EXERCISE AIM: Reproduce all the entries exactly.

[Source data]
_ _ _
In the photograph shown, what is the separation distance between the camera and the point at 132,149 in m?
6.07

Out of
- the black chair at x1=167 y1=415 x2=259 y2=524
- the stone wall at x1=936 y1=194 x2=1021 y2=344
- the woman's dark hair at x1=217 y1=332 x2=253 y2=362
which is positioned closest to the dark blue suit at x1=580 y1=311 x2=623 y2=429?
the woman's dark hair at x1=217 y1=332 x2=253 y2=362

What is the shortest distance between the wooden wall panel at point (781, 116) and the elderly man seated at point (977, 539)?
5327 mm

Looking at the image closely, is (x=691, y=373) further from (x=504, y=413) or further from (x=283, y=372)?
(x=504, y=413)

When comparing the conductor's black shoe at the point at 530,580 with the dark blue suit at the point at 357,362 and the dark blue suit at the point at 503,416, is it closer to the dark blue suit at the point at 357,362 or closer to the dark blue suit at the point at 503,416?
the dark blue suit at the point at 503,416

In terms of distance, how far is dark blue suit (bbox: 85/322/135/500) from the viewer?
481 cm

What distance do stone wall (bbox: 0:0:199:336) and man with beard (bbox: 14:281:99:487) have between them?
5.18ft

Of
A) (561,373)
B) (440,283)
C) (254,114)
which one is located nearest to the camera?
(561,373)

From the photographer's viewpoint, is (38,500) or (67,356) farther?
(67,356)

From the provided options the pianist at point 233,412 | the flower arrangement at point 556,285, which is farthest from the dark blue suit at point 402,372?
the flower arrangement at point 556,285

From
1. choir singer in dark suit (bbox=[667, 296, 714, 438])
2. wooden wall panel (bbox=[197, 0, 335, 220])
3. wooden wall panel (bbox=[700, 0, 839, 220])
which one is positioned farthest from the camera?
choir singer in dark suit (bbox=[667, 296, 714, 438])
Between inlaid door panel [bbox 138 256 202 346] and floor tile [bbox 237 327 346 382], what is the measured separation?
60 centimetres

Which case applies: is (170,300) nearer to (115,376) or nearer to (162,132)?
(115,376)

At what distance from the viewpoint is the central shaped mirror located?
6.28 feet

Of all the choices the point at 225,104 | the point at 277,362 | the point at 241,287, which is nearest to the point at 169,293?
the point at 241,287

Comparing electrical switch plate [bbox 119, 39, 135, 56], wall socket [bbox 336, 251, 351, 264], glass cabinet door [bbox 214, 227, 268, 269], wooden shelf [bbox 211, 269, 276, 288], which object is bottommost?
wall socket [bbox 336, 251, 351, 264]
_ _ _
SOLUTION TO THIS TASK:
In the photograph shown, what is the separation distance between the camera and the point at 132,149 in m?
6.07

Out of
- the black chair at x1=167 y1=415 x2=259 y2=524
- the stone wall at x1=936 y1=194 x2=1021 y2=344
- the woman's dark hair at x1=217 y1=332 x2=253 y2=362
which is positioned closest to the dark blue suit at x1=580 y1=311 x2=623 y2=429?
the woman's dark hair at x1=217 y1=332 x2=253 y2=362

What is the shortest distance between the wooden wall panel at point (781, 116) and the elderly man seated at point (977, 539)?
5327 mm

Looking at the image closely, is (x=691, y=373) further from (x=504, y=413) or further from (x=283, y=372)?
(x=504, y=413)

When comparing the conductor's black shoe at the point at 530,580 with the dark blue suit at the point at 357,362 and the dark blue suit at the point at 503,416, is it closer to the dark blue suit at the point at 357,362 or closer to the dark blue suit at the point at 503,416?
the dark blue suit at the point at 503,416

In terms of distance, how far is dark blue suit (bbox: 85/322/135/500) from the viewer?
481 cm

What distance do stone wall (bbox: 0:0:199:336) and man with beard (bbox: 14:281:99:487) have between them?
5.18ft

Of
A) (561,373)
B) (440,283)
C) (254,114)
which one is located nearest to the camera?
(561,373)

From the photographer's viewpoint, is (38,500) or (67,356) farther?
(67,356)

From the provided options the pianist at point 233,412 | the flower arrangement at point 556,285, which is farthest from the dark blue suit at point 402,372?
the flower arrangement at point 556,285

From
1. choir singer in dark suit (bbox=[667, 296, 714, 438])
2. wooden wall panel (bbox=[197, 0, 335, 220])
3. wooden wall panel (bbox=[700, 0, 839, 220])
which one is positioned farthest from the camera?
choir singer in dark suit (bbox=[667, 296, 714, 438])
Between inlaid door panel [bbox 138 256 202 346] and floor tile [bbox 237 327 346 382], what is the measured separation?
60 centimetres

Which case applies: is (170,300) nearer to (115,376) or nearer to (162,132)?
(115,376)

At what distance from the viewpoint is the central shaped mirror located?
6.28 feet

Of all the choices the point at 225,104 | the point at 277,362 | the point at 241,287, which is nearest to the point at 169,293?
the point at 241,287

Comparing electrical switch plate [bbox 119, 39, 135, 56], wall socket [bbox 336, 251, 351, 264], glass cabinet door [bbox 214, 227, 268, 269], wooden shelf [bbox 211, 269, 276, 288], which object is bottommost?
wall socket [bbox 336, 251, 351, 264]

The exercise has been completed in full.